Task material:
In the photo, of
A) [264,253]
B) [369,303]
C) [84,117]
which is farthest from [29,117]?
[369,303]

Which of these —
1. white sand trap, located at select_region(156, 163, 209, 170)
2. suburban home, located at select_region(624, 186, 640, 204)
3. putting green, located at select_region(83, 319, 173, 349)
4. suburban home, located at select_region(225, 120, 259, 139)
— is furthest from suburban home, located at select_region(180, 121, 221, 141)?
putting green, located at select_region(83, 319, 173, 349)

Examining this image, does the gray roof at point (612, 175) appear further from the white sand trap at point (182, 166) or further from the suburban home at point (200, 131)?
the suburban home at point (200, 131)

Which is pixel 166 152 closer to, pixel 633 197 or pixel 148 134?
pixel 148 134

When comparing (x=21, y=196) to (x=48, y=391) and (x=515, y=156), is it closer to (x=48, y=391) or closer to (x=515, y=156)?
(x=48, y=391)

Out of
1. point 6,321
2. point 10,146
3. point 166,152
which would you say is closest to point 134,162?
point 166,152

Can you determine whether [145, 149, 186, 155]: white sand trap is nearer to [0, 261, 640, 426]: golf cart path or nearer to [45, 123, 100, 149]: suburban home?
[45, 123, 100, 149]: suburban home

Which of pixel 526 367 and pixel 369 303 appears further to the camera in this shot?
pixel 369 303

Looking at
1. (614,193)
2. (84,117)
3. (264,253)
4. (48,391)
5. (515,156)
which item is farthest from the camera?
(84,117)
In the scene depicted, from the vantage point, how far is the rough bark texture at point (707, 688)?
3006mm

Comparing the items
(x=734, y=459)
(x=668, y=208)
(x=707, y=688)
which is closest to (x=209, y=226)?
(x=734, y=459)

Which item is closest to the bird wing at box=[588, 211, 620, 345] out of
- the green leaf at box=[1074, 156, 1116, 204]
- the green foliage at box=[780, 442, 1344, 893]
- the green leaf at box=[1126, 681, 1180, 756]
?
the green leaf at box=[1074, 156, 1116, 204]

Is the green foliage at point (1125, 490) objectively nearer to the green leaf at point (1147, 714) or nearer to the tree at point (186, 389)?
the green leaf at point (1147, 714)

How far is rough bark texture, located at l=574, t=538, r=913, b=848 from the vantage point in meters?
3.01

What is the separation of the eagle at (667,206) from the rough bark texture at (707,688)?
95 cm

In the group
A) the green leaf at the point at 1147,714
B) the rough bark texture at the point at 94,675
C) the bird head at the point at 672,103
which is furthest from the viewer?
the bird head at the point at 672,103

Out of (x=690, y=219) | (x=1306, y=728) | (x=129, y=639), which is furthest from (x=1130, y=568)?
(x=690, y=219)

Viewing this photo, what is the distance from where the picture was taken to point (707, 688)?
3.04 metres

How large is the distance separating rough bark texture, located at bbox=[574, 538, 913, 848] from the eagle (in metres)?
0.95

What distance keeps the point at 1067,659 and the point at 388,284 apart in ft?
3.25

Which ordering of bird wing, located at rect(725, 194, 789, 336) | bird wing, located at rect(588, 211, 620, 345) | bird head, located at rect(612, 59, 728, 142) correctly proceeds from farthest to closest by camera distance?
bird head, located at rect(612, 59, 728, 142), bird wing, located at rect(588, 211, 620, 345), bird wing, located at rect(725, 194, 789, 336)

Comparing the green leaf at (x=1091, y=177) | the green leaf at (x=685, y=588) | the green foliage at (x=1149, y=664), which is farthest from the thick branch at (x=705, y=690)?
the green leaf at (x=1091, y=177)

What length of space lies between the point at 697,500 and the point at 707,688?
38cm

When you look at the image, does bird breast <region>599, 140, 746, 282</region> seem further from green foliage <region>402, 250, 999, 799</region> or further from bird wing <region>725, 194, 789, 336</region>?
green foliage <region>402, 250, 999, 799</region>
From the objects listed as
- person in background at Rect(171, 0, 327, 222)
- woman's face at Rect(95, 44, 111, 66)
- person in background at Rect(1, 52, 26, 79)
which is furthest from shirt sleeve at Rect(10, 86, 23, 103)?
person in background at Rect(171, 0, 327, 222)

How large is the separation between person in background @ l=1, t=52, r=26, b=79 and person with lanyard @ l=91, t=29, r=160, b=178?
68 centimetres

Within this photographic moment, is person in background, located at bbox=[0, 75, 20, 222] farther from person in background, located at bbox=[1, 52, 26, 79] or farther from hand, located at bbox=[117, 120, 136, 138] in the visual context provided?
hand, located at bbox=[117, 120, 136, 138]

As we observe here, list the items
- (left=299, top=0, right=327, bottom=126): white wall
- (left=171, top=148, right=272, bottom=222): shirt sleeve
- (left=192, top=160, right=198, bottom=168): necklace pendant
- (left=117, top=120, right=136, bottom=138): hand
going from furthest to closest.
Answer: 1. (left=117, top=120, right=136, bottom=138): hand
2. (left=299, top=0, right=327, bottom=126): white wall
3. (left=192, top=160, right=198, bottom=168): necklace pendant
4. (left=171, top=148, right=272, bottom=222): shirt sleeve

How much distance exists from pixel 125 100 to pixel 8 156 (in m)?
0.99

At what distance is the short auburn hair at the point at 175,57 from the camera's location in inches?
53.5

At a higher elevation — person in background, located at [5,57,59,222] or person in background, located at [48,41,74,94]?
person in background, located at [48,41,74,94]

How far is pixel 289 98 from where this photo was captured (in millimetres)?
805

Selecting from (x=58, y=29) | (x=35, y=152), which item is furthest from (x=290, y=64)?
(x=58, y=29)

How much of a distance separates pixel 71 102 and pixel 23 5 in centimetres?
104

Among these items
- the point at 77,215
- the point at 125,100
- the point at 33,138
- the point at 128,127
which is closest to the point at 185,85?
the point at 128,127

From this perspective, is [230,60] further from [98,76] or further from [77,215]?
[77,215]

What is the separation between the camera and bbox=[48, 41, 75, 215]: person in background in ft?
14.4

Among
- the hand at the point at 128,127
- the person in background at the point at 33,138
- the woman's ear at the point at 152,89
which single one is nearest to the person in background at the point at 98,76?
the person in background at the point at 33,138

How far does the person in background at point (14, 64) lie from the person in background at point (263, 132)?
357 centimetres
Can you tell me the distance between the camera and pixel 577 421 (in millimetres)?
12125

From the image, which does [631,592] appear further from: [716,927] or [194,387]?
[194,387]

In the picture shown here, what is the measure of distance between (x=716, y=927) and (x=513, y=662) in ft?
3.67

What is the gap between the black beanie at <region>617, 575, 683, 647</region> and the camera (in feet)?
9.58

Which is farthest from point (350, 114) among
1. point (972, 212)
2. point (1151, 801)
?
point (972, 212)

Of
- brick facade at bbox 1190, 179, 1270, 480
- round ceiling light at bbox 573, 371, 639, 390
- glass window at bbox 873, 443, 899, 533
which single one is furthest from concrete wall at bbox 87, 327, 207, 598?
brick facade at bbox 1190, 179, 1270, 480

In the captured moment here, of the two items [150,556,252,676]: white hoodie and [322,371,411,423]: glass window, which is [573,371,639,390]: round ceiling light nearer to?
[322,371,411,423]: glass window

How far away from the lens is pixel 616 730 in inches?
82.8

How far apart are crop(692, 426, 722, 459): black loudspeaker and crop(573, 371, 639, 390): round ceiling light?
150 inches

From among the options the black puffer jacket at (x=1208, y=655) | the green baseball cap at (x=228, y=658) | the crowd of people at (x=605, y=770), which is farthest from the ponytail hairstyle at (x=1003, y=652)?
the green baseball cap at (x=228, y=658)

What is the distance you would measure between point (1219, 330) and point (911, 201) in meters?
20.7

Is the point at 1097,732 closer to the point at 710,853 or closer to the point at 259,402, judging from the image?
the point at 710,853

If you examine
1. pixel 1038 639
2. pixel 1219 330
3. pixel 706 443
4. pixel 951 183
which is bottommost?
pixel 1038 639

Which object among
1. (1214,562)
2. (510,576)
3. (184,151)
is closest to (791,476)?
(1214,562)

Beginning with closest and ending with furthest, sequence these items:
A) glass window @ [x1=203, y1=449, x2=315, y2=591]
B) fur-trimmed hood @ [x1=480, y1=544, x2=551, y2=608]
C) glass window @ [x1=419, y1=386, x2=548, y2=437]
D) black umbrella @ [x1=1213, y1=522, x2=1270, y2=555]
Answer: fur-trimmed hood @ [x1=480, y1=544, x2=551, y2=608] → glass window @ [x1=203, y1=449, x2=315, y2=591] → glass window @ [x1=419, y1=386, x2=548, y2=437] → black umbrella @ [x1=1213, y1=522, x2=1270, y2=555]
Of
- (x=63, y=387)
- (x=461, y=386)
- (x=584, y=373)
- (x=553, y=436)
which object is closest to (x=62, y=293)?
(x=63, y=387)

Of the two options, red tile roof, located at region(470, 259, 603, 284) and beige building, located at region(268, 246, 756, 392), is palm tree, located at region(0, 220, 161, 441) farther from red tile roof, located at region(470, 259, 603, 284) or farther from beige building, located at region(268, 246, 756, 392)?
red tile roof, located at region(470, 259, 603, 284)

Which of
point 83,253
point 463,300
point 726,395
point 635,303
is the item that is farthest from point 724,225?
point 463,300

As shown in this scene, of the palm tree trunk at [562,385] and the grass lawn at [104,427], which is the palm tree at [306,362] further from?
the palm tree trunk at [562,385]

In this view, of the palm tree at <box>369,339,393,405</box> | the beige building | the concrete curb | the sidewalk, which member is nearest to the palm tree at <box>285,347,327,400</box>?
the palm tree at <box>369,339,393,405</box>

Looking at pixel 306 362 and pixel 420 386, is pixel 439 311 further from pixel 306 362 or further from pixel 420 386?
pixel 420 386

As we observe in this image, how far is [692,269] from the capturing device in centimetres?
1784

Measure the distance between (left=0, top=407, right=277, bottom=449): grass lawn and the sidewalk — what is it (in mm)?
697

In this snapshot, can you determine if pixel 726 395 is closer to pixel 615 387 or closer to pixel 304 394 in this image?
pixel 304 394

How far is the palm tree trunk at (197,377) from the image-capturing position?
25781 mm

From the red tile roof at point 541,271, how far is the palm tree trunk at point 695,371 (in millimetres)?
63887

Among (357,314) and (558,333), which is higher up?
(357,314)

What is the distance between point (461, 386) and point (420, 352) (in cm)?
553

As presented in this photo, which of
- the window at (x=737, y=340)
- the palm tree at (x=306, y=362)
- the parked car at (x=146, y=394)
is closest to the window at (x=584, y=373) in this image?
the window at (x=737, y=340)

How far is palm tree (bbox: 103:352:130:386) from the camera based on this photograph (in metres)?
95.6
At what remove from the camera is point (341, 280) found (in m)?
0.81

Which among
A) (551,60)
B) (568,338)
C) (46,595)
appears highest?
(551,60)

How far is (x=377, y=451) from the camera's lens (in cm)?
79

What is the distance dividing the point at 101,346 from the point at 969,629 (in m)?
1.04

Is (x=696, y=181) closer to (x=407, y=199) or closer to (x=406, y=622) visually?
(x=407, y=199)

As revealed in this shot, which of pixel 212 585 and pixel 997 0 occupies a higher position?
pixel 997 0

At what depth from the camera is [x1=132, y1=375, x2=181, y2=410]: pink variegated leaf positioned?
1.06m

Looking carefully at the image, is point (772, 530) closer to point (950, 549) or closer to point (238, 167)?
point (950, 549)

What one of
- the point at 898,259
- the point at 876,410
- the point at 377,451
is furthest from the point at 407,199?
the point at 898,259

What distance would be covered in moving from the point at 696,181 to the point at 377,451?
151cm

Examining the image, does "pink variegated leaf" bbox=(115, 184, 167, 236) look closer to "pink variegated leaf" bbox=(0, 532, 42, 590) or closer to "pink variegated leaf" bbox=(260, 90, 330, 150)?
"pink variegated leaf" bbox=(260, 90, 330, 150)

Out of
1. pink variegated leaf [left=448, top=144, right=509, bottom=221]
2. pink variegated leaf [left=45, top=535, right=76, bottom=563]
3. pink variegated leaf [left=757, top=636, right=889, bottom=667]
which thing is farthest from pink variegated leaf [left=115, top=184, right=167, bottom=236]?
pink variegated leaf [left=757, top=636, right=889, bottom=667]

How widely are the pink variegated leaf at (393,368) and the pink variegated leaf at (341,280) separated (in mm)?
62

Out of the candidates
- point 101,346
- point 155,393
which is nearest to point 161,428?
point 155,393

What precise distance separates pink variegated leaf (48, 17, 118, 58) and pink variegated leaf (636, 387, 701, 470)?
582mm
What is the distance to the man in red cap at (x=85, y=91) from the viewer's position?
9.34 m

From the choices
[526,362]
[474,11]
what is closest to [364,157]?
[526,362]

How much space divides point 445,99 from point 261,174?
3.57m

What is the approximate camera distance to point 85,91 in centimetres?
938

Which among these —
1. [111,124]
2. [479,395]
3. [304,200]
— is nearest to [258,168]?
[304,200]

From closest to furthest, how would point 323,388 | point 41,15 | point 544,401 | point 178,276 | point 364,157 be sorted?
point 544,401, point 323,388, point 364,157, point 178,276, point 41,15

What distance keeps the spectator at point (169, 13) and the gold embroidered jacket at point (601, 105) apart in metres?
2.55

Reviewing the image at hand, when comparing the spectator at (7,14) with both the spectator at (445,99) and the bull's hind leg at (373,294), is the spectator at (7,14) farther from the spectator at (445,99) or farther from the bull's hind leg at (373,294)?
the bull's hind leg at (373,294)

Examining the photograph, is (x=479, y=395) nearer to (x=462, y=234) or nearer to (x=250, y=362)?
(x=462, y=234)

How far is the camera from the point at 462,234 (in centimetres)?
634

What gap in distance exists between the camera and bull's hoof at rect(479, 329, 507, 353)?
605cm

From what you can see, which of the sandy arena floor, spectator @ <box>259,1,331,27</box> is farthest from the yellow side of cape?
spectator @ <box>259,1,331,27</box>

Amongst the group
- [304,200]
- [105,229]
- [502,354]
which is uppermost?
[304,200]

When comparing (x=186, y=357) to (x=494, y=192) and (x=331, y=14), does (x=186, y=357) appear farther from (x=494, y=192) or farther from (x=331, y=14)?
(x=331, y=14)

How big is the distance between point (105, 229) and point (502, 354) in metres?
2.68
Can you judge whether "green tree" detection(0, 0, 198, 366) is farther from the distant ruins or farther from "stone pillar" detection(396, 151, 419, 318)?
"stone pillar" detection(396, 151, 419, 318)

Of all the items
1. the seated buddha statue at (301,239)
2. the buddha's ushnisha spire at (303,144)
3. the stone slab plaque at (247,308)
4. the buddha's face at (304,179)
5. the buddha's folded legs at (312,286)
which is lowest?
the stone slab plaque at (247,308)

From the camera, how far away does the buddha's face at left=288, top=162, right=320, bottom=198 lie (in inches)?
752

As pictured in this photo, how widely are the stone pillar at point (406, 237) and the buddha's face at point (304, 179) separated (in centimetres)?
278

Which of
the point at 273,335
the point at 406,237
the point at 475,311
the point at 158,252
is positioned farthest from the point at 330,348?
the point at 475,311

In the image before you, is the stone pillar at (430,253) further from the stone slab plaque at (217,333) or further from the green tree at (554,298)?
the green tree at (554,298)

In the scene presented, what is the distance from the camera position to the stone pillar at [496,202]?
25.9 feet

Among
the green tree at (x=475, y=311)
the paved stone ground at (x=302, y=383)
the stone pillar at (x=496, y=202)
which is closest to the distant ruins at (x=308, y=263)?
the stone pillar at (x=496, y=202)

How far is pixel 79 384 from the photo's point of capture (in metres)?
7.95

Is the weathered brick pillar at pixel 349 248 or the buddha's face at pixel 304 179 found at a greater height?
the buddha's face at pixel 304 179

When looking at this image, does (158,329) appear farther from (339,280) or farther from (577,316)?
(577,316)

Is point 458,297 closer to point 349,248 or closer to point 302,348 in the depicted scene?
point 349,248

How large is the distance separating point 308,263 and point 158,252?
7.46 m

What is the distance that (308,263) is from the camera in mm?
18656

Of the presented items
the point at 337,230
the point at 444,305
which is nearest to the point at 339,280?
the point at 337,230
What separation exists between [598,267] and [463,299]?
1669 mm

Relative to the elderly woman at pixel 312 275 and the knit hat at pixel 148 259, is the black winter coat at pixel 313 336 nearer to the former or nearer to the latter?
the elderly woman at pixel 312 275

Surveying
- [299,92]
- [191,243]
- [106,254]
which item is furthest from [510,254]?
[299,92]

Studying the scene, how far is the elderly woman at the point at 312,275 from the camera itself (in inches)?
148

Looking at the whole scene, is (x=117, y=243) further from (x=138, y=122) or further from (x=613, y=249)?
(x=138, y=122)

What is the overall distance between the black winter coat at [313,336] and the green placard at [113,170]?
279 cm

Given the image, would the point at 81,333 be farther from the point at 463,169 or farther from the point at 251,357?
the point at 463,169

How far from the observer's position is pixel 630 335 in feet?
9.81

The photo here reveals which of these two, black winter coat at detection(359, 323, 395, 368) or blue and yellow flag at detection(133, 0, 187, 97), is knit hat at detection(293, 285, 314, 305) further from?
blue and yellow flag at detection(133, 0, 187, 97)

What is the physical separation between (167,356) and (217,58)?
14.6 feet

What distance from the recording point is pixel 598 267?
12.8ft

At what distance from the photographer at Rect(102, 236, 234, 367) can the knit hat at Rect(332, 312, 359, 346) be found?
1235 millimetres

Objective: From the line containing "Studying the scene, how" through the final line of the listing above, retype every line exactly; leave out everything else.

Correct answer:
Studying the scene, how far is the elderly woman at the point at 312,275 from the camera itself (in inches)?
148

Looking at the whole scene, is (x=117, y=243) further from (x=138, y=122) or further from (x=613, y=249)?
(x=138, y=122)

What is the overall distance between the black winter coat at [313,336] and the green placard at [113,170]?
279 cm

Given the image, would the point at 81,333 be farther from the point at 463,169 or farther from the point at 251,357?
the point at 463,169

How far from the observer's position is pixel 630 335 in feet?
9.81

The photo here reveals which of these two, black winter coat at detection(359, 323, 395, 368) or blue and yellow flag at detection(133, 0, 187, 97), is knit hat at detection(293, 285, 314, 305) further from?
blue and yellow flag at detection(133, 0, 187, 97)

What is the physical separation between (167,356) and (217,58)?
14.6 feet

What distance from the recording point is pixel 598 267?
12.8ft

At what distance from the photographer at Rect(102, 236, 234, 367) can the knit hat at Rect(332, 312, 359, 346) be found?
1235 millimetres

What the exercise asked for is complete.